Lennox Hastie is a chef in Sydney, Australia who owns the restaurant Firedoor and was featured on Netflix Chef's Table: BBQ which aired on September 2, 2020. Hastie is known for his unusual cooking techniques that use only fire without the use of electricity or gas.

Lennox is originally from England and was born to a Scottish mother and an Australian father. His maternal grandmother first introduced him to cooking and he started in a professional kitchen at the age of 15 at Gravetye Manor in Sussex, England. He studied at Westminster Catering College in London and then worked and studied at Le Gavroche.

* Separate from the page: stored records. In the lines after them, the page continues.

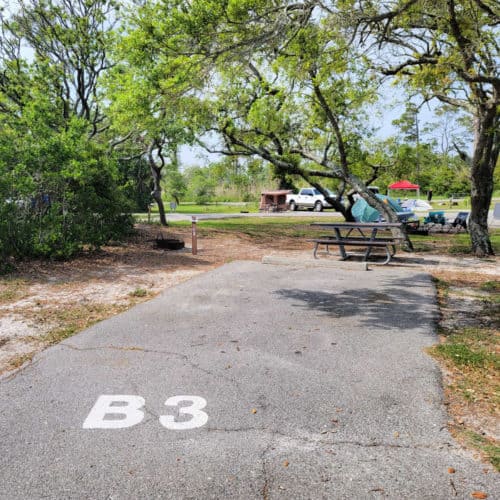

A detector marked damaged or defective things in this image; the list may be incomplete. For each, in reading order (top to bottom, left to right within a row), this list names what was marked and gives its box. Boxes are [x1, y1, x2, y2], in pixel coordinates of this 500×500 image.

cracked asphalt surface [0, 260, 498, 498]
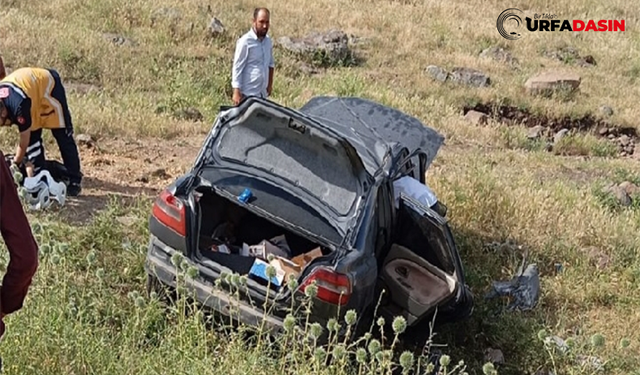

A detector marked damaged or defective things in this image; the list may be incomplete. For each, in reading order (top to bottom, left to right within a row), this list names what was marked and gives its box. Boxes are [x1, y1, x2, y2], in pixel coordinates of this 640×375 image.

crashed car [146, 95, 476, 340]
overturned vehicle [146, 96, 476, 340]
damaged door [380, 195, 464, 328]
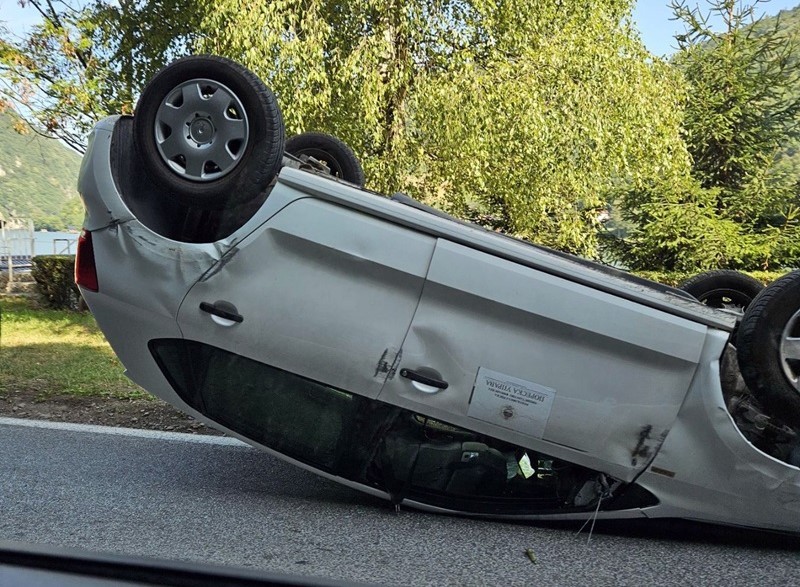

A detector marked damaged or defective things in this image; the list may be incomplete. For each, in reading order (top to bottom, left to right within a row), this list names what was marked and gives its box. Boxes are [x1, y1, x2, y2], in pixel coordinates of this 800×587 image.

exposed car tire [135, 54, 288, 211]
exposed car tire [284, 132, 366, 187]
overturned white car [76, 57, 800, 536]
exposed car tire [680, 272, 764, 316]
exposed car tire [740, 272, 800, 422]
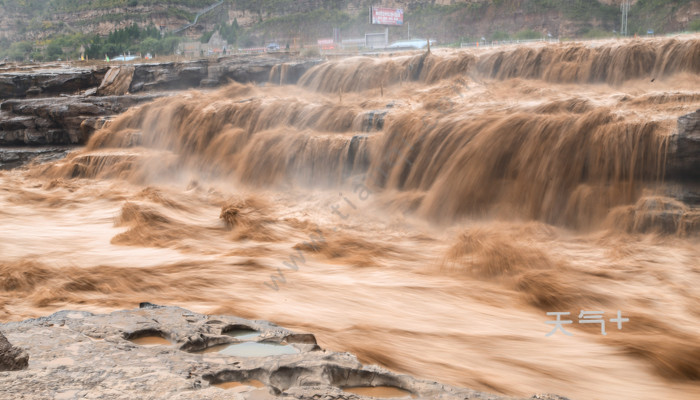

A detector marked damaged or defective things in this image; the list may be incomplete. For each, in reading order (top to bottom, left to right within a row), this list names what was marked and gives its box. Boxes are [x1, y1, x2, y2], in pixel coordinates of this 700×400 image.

water-filled pothole [204, 340, 300, 356]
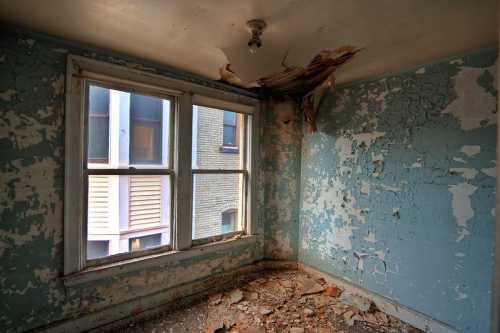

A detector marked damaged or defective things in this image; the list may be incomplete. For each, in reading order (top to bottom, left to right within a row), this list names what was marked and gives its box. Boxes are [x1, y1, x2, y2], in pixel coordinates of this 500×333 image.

peeling blue paint wall [0, 29, 264, 332]
cracked plaster wall [0, 29, 264, 332]
peeling ceiling paint [0, 0, 496, 83]
peeling blue paint wall [298, 48, 498, 330]
cracked plaster wall [298, 47, 498, 332]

He then worked for four years at Le Manoir aux Quat'Saison before moving to the Maison des Bois in France. He moved from there to a pintxo bar in Spain and then to work with chef Victor (Bittor) Arguinzoniz at Asador Extebarri. He learned about fire-based cooking from Arguinzoniz.

He moved to Australia in 2011 to go out on his own and opened Firedoor in partnership with the Fink Group in 2015. It is the only restaurant in Australia where everything is fueled with only fire, without power or gas.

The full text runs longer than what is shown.